Extract the lines from the very start of the rows below through the line with "0.73 meters", including that line, and reproduce them word for word.
---------- Records for the task ----------
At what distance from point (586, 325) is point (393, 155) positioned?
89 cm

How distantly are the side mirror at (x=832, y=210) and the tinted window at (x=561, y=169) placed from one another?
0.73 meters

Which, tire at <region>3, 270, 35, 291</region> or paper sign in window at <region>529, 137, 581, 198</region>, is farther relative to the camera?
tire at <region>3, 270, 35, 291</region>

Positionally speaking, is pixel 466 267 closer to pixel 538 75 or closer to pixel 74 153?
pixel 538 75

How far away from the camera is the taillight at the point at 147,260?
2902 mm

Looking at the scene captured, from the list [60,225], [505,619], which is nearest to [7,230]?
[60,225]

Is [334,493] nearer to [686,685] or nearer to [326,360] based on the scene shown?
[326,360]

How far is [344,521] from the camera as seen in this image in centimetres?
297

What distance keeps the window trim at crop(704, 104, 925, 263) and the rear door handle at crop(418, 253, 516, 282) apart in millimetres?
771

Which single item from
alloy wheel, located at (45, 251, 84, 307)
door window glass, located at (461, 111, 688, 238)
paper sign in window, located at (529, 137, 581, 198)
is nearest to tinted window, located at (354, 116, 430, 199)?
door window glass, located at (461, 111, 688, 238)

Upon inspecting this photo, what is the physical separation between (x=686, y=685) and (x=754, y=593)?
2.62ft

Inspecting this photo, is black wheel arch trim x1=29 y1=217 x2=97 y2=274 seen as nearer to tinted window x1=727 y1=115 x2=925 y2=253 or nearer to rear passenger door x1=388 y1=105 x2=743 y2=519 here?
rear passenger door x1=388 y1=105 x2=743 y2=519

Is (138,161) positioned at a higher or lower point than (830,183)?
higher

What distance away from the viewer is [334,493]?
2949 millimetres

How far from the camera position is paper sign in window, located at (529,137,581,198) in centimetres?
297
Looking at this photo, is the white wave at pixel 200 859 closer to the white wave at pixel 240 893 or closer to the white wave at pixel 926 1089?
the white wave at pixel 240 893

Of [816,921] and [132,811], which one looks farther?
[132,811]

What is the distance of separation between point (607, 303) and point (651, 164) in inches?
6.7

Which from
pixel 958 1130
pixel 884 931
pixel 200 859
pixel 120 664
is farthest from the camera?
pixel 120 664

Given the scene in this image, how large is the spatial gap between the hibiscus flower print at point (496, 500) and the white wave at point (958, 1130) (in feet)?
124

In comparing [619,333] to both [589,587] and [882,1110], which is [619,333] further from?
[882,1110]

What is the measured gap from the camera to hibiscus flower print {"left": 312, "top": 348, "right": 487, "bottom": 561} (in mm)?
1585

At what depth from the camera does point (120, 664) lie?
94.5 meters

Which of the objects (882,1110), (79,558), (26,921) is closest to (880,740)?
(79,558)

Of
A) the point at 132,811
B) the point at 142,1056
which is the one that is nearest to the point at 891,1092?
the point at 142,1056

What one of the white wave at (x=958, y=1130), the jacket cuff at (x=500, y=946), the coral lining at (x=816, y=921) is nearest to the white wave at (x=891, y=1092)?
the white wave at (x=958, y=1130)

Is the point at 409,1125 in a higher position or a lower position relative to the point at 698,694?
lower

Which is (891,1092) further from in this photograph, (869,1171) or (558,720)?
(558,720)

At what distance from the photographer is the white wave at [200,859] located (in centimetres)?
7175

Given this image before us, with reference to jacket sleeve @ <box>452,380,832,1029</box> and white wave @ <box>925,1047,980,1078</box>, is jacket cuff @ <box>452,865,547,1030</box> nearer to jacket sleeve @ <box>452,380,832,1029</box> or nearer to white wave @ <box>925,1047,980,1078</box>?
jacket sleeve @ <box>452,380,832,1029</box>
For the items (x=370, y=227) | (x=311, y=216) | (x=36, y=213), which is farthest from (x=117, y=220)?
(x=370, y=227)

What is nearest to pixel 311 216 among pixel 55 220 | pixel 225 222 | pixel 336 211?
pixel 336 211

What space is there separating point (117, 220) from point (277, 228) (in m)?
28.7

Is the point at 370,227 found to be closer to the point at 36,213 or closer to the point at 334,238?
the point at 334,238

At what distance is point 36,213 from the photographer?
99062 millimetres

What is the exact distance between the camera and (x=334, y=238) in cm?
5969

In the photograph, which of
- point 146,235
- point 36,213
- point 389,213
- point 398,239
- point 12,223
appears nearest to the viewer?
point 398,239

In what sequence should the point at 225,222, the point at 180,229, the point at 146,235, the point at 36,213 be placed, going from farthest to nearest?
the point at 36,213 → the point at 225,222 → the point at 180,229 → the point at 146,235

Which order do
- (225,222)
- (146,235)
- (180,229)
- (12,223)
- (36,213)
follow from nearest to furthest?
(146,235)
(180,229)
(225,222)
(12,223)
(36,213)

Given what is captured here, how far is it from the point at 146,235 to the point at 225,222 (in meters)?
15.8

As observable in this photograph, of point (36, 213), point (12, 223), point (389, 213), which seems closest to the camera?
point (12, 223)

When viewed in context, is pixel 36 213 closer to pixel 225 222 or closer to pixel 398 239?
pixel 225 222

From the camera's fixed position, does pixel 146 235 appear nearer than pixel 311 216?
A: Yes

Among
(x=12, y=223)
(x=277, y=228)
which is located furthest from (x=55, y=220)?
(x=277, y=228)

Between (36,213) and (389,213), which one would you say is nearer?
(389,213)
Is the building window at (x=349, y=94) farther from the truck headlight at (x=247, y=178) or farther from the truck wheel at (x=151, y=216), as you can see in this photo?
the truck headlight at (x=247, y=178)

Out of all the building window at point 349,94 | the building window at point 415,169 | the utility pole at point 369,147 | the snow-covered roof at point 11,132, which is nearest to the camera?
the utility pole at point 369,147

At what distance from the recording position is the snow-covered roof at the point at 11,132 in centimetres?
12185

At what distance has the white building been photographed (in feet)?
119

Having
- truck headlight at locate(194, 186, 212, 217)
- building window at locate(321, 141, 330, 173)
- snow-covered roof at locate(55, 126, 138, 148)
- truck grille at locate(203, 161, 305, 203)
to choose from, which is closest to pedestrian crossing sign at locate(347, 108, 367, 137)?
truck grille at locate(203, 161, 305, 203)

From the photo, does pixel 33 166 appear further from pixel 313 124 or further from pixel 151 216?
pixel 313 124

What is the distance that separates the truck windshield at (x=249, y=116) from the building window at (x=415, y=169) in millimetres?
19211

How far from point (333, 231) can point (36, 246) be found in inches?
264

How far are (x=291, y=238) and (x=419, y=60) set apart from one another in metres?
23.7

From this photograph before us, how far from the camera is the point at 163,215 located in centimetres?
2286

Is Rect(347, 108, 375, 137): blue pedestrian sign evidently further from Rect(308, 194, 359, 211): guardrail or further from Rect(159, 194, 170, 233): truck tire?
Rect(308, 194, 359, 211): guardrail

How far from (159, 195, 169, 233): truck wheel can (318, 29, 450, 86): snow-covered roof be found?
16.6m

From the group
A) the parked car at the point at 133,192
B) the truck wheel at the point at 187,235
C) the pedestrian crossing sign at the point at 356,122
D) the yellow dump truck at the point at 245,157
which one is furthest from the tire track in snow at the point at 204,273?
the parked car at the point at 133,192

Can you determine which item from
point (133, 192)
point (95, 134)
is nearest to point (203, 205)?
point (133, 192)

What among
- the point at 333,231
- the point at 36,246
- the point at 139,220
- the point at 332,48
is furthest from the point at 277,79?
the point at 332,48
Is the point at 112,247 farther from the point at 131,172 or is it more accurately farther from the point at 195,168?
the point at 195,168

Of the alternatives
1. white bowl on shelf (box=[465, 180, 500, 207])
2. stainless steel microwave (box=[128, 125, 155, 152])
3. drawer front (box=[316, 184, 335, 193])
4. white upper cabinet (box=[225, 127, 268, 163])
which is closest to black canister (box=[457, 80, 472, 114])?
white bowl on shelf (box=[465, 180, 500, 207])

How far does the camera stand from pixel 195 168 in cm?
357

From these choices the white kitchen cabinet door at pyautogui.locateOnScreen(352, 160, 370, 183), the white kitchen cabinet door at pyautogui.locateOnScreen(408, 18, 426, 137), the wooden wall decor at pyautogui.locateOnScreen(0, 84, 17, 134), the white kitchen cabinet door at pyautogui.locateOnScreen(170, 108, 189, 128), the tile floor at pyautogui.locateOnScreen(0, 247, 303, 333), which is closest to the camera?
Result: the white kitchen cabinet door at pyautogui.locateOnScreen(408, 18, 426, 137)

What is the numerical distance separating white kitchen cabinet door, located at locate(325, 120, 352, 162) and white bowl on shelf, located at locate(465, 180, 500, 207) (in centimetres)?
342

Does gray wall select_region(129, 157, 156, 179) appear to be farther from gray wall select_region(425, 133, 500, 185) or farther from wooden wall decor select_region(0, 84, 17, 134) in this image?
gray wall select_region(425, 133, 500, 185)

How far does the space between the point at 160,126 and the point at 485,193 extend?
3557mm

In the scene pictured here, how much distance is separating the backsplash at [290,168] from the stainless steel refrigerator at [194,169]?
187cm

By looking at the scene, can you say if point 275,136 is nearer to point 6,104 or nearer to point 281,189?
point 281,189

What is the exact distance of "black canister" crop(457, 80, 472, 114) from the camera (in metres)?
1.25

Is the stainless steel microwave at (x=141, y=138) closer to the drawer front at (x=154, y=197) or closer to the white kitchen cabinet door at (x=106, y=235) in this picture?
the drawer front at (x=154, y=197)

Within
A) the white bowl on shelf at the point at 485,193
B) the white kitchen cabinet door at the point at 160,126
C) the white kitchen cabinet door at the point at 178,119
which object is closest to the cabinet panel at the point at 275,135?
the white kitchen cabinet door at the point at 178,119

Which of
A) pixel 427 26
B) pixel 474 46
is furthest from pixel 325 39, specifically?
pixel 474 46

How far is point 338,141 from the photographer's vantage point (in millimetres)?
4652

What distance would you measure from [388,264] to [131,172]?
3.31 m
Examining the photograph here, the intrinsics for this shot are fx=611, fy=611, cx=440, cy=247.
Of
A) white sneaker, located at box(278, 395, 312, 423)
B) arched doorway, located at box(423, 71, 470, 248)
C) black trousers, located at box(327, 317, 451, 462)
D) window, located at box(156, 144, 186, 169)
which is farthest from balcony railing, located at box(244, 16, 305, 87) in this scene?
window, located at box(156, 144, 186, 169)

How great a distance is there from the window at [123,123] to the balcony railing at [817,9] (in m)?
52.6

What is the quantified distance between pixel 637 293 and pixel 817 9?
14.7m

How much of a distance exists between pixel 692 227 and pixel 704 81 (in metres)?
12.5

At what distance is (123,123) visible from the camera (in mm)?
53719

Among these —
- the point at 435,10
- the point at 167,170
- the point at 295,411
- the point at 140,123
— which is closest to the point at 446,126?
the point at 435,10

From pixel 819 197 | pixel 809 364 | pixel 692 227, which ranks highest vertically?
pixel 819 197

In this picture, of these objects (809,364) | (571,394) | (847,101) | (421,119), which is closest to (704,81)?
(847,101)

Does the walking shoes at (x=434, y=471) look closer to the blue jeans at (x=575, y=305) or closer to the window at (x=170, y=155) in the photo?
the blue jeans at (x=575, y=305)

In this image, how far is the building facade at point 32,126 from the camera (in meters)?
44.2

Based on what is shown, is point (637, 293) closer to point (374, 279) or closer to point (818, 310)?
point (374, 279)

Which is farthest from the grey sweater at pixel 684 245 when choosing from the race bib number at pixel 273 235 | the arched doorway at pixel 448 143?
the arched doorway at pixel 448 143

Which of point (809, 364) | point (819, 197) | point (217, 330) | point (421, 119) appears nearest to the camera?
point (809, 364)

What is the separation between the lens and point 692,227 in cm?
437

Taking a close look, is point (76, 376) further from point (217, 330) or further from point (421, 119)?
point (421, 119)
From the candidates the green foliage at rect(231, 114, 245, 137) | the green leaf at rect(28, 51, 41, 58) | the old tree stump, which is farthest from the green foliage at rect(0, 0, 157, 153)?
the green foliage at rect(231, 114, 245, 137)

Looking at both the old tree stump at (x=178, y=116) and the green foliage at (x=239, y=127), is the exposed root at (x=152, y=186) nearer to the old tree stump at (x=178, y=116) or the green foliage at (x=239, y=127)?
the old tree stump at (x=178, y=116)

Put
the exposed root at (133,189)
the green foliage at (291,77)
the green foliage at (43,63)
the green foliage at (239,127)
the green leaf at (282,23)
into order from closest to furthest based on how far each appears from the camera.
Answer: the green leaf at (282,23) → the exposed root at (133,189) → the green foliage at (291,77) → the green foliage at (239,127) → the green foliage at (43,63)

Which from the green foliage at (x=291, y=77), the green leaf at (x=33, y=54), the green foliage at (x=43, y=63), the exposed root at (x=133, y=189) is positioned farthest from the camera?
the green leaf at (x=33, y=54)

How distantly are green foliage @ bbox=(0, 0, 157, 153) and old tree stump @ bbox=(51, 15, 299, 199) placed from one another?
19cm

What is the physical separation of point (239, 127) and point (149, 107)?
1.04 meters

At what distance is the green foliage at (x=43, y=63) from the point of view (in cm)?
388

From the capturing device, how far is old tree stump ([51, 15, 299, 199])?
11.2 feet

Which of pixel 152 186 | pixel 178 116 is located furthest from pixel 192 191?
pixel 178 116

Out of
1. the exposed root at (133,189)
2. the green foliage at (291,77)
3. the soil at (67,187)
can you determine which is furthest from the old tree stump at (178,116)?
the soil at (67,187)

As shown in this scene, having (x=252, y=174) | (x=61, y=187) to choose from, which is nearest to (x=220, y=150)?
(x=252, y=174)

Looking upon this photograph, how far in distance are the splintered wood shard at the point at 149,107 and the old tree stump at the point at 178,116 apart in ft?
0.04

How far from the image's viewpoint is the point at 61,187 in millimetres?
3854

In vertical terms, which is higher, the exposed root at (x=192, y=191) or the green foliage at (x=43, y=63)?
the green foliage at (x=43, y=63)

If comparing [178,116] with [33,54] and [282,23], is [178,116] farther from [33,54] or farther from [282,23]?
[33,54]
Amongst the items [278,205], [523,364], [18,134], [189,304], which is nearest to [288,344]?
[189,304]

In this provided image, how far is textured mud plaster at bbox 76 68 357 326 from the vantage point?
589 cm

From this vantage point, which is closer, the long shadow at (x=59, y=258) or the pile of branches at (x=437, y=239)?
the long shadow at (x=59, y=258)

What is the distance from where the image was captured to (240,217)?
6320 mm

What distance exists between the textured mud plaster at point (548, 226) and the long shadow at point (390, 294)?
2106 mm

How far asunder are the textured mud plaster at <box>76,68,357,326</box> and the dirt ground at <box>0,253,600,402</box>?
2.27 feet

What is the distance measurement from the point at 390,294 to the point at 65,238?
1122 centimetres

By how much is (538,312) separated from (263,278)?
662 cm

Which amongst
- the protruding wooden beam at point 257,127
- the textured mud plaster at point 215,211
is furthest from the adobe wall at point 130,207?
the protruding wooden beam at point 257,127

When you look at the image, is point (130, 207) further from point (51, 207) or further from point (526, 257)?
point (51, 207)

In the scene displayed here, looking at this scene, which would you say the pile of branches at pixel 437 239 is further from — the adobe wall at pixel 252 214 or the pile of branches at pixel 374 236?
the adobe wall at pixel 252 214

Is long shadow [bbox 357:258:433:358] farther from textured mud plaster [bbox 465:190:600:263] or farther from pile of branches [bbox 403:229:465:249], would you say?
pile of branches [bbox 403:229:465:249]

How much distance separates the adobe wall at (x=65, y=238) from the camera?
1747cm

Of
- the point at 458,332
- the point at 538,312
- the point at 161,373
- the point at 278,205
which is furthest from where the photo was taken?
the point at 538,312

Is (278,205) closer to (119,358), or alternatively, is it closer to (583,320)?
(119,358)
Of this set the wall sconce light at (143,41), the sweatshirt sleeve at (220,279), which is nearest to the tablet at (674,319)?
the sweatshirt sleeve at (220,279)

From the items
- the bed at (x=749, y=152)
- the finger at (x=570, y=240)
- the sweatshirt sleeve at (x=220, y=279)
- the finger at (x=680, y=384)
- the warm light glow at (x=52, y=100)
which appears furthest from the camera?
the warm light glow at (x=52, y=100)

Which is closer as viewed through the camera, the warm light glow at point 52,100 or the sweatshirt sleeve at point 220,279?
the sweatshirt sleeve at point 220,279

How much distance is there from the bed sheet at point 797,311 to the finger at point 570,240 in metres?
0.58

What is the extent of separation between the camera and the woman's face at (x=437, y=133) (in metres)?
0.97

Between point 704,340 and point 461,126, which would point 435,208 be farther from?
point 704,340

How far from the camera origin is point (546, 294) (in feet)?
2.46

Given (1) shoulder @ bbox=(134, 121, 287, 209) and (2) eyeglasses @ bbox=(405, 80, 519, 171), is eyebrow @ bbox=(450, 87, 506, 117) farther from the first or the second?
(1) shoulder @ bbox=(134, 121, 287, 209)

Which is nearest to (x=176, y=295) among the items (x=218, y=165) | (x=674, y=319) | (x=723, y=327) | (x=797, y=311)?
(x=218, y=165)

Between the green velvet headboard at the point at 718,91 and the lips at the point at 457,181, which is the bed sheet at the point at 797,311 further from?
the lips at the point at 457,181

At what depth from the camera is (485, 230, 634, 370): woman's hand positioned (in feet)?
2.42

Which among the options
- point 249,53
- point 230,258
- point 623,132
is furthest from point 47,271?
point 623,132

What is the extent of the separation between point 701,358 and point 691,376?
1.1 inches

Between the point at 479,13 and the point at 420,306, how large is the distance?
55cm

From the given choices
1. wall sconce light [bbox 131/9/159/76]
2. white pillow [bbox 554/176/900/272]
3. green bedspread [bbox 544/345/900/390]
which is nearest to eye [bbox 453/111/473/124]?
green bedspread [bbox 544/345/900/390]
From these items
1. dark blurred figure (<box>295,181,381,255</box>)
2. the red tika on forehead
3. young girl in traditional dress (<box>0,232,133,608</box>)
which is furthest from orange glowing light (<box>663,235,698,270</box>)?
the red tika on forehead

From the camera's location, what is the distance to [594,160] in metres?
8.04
----------
The output:
At what distance from point (586, 325) is point (393, 155) positioned?
89 cm

How distantly are the side mirror at (x=832, y=210) and the tinted window at (x=561, y=169) placed from one another?
0.73 meters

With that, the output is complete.